*** Opening of Document extract ***

Abstract
Survivin, an inhibitor of apoptosis protein family, appears to be involved in tumor progression and angiogenesis. The current study contains rare reports on the transcriptional regulation of survivin expression in retinal neovascularization (NV). The aim of this study was to investigate hypoxia-inducible factor-1α (HIF-1α) and survivin expression in pathologic ocular angiogenesis and to determine their correlation and cellular location. The model of oxygen-induced retinopathy (OIR) was induced in C57BL/6 mice by exposing 75% oxygen from postnatal day 7 (p7) to p12 and then followed by room air. Fluorescence angiography, immunostaining and HE staining were used to assess the visualization of retinal vascularization and the expression of HIF-1α and survivin protein in retina oxygen-induced retinopathy was characterized by clusters of neovascularization and regions of non-perfusion. HIF-1α and survivin were both highly expressed in OIR and a positive correlation existed between HIF-1α and survivin expression. In OIR, there was more HIF1-α protein expression in the inner nuclear layer (INL), the ganglion cell layer (GCL), and more neovascularization breaking through the inner retina and survivin protein was detected in GCL, and more neovascularization breaking through the inner retina. Our study had shown that both HIF1-α and survivin are involved in the retinal neovaccularization. Meanwhile HIF1-α and survivin have differential cellular location in retinal ischemia, and HIF1-α might be a critical transcription factor involved in the regulation of survivin expression.
Keywords: Hypoxia-inducible factor-1α, survivin, retinal neovascularization
Introduction
Pathological angiogenesis or ocular neovascularization (NV) is a hallmark feature of diabetic retinopathy (DR), retinopathy of prematurity (ROP), exudative age-related macular degeneration and leads to the blindness in developed countries [1]. Despite considerable studies has focused on blockading of some cytokine pathways in the process of NV, whereas effectively prevented the formation of NV does not always occur [2]. It is necessary to search for other factors that involved in the angiogenic process. Hypoxia is a critical etiological factor in retinal NV [3]. Adaptive response to changes in oxygen tension is adjusted by a family of transcription factors.

*** Close of Document extract ***
*** Opening of Stored data ***

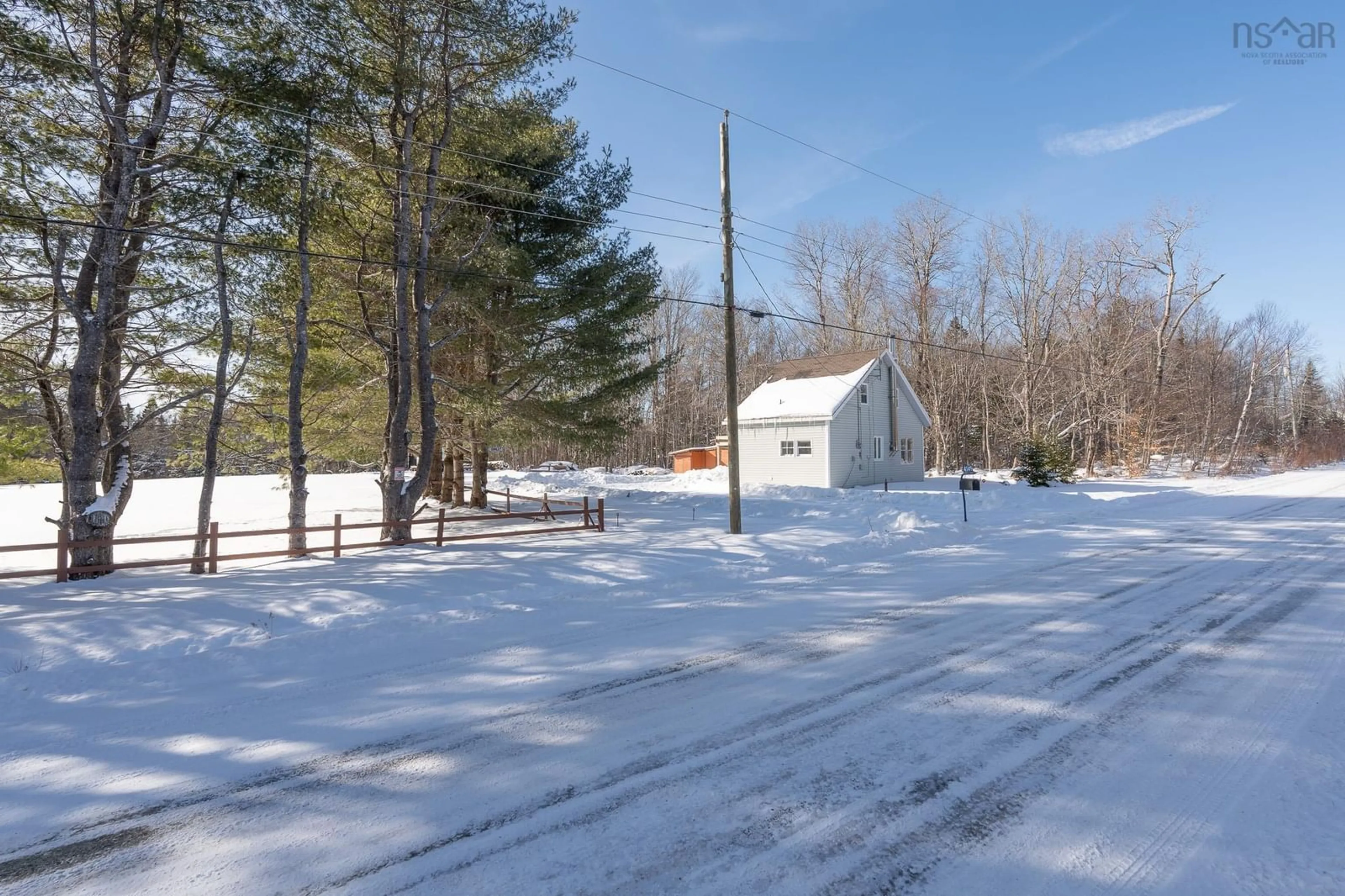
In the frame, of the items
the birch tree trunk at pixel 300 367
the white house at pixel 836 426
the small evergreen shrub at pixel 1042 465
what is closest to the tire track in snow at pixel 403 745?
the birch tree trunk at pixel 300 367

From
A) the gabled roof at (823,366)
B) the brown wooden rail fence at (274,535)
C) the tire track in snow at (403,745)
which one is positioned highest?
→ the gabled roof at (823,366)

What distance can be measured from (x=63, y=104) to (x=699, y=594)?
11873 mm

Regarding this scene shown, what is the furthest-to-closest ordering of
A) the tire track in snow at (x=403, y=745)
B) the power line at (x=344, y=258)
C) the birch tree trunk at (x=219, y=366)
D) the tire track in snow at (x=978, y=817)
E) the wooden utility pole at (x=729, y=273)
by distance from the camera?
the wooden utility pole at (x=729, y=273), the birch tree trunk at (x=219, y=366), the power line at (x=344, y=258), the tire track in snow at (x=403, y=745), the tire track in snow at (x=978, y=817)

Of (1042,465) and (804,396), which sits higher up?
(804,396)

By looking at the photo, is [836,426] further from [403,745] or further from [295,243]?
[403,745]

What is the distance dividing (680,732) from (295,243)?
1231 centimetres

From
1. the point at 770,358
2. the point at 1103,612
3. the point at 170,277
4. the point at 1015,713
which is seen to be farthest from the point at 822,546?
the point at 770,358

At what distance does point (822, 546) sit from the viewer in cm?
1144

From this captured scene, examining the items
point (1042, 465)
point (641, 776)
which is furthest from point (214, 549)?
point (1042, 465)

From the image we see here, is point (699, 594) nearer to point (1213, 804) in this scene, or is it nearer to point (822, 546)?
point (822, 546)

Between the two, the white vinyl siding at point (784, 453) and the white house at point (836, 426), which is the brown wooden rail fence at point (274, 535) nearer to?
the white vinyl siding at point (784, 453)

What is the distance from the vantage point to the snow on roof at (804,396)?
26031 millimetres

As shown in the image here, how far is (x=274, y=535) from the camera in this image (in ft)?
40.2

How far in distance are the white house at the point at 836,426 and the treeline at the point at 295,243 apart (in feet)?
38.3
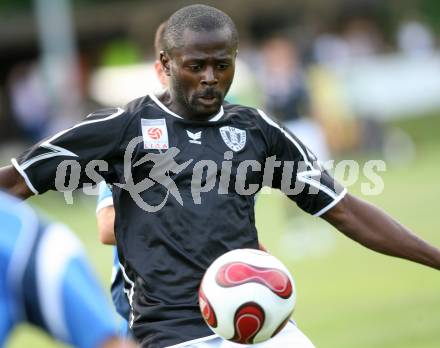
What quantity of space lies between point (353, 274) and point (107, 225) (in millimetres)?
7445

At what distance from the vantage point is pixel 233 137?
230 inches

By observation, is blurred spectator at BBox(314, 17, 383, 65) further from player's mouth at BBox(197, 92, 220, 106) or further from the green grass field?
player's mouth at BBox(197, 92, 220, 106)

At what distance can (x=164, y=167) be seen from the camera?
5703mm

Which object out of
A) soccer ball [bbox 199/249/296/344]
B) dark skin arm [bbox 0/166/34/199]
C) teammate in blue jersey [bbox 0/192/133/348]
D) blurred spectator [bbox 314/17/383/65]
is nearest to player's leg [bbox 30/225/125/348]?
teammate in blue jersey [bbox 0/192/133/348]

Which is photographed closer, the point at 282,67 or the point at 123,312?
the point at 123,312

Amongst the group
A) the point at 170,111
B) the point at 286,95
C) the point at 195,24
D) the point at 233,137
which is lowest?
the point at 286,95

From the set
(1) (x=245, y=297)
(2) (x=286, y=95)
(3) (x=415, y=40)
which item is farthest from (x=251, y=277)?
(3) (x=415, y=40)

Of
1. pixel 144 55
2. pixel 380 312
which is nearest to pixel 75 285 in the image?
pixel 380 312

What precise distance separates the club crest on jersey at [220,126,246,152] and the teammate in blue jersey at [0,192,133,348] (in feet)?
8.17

*** Close of Stored data ***

■ Your instructions
In the retinal neovascularization study, during which postnatal days were the C57BL/6 mice exposed to 75% oxygen?

■ Exercise result
From postnatal day 7 (p7) to p12.